Gustavo Arellano isn’t from the South.
He’s a journalist in Orange County, Calif., with a cheeky sense of humor. He writes a column carried in almost 40 newspapers, “Ask a Mexican!” that attempts to explain Latin American life to “gabachos” – aka non-Mexican people.
But Arellano is paying more attention to the South lately. He thinks native-born Southerners and recent immigrants from Mexico have a lot in common. Namely: Music, culture and food.
The music? Listen to the fiddle and falsetto voices in traditional Son Huasteco music and think of Flatt & Scruggs.
The food? Corn, pork and the original barbecue, barbacoa.
And the culture? A couple of weeks ago, Arellano delivered a lecture on that at the Southern Foodways Symposium, the annual gathering in Oxford, Miss., where people dissect Southern culture.
Warning: Arellano’s sense of humor is not always politically correct.
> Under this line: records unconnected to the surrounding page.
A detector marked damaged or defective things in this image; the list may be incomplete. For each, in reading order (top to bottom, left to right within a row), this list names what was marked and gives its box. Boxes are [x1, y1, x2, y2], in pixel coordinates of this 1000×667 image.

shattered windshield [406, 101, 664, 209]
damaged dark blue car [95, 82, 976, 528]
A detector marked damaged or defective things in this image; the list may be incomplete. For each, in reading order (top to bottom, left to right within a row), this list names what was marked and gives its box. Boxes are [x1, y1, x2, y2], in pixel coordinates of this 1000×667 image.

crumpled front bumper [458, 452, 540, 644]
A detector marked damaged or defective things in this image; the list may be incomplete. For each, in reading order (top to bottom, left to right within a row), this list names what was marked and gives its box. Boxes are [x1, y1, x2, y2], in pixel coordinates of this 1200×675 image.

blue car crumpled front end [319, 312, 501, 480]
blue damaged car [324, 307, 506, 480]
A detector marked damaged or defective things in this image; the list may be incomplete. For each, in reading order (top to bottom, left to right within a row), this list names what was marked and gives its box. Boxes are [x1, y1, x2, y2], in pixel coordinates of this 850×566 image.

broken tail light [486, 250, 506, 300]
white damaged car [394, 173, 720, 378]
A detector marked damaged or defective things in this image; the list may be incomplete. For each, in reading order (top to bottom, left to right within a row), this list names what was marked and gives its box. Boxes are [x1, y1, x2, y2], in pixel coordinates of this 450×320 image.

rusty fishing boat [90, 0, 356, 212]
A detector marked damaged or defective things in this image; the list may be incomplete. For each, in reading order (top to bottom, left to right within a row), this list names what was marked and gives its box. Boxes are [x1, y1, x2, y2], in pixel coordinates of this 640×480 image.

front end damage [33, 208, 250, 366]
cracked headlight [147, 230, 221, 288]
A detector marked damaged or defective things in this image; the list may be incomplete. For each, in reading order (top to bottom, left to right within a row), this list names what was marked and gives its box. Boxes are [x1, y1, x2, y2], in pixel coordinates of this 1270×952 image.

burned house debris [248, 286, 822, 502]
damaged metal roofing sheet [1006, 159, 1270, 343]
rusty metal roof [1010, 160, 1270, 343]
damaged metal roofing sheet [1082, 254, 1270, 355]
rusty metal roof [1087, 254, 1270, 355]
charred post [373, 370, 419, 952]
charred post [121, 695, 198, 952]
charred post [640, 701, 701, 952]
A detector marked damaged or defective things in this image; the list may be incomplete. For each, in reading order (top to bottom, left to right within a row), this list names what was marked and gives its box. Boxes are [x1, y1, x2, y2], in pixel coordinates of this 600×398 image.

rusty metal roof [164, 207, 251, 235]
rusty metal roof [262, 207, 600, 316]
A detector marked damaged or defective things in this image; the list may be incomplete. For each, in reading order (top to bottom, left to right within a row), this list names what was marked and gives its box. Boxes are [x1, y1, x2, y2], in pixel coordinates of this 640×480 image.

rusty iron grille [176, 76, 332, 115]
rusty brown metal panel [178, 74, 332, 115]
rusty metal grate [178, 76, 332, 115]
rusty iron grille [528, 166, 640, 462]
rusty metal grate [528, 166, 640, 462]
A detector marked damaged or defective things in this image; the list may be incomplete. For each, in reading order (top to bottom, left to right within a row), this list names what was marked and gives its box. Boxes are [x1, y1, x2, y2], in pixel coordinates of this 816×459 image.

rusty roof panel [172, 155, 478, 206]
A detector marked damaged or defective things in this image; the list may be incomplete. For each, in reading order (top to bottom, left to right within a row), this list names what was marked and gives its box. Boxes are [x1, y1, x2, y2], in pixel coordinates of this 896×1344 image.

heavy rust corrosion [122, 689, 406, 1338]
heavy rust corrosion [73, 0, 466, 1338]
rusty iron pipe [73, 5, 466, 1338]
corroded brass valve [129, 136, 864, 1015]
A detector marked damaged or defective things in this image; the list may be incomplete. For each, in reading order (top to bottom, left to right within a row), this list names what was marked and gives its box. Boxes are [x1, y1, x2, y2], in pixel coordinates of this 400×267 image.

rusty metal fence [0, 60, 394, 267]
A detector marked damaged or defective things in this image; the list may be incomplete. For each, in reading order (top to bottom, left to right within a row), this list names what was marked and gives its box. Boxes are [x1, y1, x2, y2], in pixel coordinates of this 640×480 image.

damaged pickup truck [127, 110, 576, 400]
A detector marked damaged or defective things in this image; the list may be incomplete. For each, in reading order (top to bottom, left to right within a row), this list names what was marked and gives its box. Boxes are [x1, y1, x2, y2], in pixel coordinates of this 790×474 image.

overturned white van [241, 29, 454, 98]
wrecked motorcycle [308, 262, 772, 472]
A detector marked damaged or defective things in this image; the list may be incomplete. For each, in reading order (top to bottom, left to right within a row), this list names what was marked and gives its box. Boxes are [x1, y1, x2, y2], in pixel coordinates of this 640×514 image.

But like the best humor, his joking has a point.
As a first-generation Mexican in Southern California, Arellano admits he was surprised when a reader “from a little podunk area that relies on raising tobacco” pointed out how much Mexicans and rural Southerners have in common: Big trucks with rear-window decals (Confederate flags for Southerners, Our Lady of Guadalupe for Mexicans), boots made from exotic animals, and a love of beer.
Arellano agreed the reader had a point and quipped: “The South will rise again. Thanks to the Mexicans.”
But then he thought about it some more. And he realized there was a reason for this. Mexicans who live close to the border move to border states. People from Mexico City move to cities, like L.A. and Chicago.
But another region in Mexico tends to be the source of people who move to the South.
La Huasteca isn’t a state, it’s a cultural region in the northeast that crosses a lot of states, including Veracruz, Hidalgo and Puebla. People there are loved for their cooking and mocked for their country ways. It’s like the Appalachians of Mexico.
People from La Huasteca tend to move directly to the South, to places like Nashville, Atlanta, Charlotte and Raleigh, and then gravitate toward the countryside.
“Raleigh is really now the Ellis Island for Mexicans in the United States,” Arellano jokes, pointing out that North Carolina is second in the country in immigration.
Arellano’s family was from La Huasteca. So he really notices the food similarities.
Carne asada, or skirt steak grilled over charcoal. Carnitas, pork cut from the Boston butt, boiled in lard and then crisped. Mixiote, chicken or fish wrapped in maguey leaves and cooked slowly over charcoal in an open pit.
Any of that sound familiar?
“It’s not so much that Mexicans are going to change the South or that the South is going to change the Mexicans,” he says.
What he thinks is that we have a lot of common ground.
“You’re brothers from another madre.”